[v1] fix padding free with sp (#10513)

2026-07-28 03:36:10 +08:00 · 2026-05-26 23:49:21 +08:00
parent 8e68764b65
commit 01398eb18d
6 changed files with 80 additions and 21 deletions
--- a/examples/v1/train_batching_strategy/train_full_fsdp2_dynamic_padding_free.yaml
+++ b/examples/v1/train_batching_strategy/train_full_fsdp2_dynamic_padding_free.yaml
@@ -0,0 +1,30 @@
+model: Qwen/Qwen3-0.6B
+model_class: llm
+
+template: qwen3_nothink
+
+kernel_config:
+  name: auto
+  include_kernels: auto # choice: null/true/false/auto/kernel_id1,kernel_id2,kernel_id3, default is null
+
+quant_config: null
+
+dist_config:
+  name: fsdp2
+  dcp_path: null # /mnt/f/pretrain_models/Qwen3-0.6B-dcp
+
+### data
+train_dataset: data/v1_sft_demo.yaml
+
+### training
+output_dir: outputs/test_fsdp2
+micro_batch_size: 4
+batching_strategy: dynamic_padding_free
+flash_attn: flash_attention2
+cutoff_len: 2048
+learning_rate: 1.0e-4
+max_steps: 10
+
+### sample
+sample_backend: hf
+max_new_tokens: 128
--- a/examples/v1/train_batching_strategy/train_full_fsdp2_padding_free.yaml
+++ b/examples/v1/train_batching_strategy/train_full_fsdp2_padding_free.yaml
@@ -20,7 +20,7 @@ train_dataset: data/v1_sft_demo.yaml
 output_dir: outputs/test_fsdp2
 micro_batch_size: 4
 batching_strategy: padding_free
-flash_attn: fa2
+flash_attn: flash_attention2
 cutoff_len: 2048
 learning_rate: 1.0e-4
 max_steps: 10
--- a/src/llamafactory/v1/config/arg_parser.py
+++ b/src/llamafactory/v1/config/arg_parser.py
@@ -57,15 +57,12 @@ def get_args(args: InputArgument = None) -> tuple[ModelArguments, DataArguments,
            print(f"Got unknown args, potentially deprecated arguments: {unknown_args}")
            raise ValueError(f"Some specified arguments are not used by the HfArgumentParser: {unknown_args}")

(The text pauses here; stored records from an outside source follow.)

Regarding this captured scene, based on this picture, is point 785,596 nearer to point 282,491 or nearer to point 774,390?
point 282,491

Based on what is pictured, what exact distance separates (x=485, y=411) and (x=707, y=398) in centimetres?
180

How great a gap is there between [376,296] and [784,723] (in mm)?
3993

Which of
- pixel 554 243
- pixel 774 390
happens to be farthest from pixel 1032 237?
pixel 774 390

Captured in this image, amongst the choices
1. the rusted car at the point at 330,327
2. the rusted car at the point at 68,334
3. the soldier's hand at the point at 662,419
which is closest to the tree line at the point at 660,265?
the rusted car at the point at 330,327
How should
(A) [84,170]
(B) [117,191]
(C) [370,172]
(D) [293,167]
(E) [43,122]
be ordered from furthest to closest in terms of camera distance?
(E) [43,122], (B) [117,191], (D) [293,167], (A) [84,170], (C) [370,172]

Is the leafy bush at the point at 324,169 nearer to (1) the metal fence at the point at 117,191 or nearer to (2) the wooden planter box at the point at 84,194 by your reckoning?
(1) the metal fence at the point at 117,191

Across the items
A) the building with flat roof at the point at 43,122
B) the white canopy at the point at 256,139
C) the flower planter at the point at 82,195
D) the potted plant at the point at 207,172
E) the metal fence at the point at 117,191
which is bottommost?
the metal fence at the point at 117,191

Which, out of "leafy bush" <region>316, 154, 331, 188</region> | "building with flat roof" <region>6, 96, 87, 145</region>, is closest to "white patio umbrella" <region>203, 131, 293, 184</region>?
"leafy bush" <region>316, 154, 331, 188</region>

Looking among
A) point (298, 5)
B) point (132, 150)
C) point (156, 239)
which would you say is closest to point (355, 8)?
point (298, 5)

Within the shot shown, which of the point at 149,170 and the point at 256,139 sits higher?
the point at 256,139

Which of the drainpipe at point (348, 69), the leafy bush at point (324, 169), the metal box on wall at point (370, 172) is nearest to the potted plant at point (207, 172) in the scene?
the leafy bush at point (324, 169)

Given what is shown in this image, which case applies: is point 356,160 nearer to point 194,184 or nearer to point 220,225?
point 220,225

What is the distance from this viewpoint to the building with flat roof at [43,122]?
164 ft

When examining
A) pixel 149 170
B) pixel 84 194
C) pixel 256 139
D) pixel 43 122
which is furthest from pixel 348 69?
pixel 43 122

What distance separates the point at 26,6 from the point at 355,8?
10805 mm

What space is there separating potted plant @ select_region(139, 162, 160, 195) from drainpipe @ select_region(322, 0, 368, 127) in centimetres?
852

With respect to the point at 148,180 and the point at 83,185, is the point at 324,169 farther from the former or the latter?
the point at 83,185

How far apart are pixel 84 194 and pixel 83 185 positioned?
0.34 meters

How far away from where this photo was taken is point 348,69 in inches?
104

+    model_args, data_args, training_args, sample_args = parsed_args
    # Seed as early as possible after argument parsing so all downstream
    # components (dist init, dataloader, model init in run_* entrypoints) share the same RNG state.
-    for arg in parsed_args:
-        seed = getattr(arg, "seed", None)
-        if seed is not None:
-            set_seed(seed)
-            break
+    set_seed(training_args.seed, full_determinism=training_args.full_determinism)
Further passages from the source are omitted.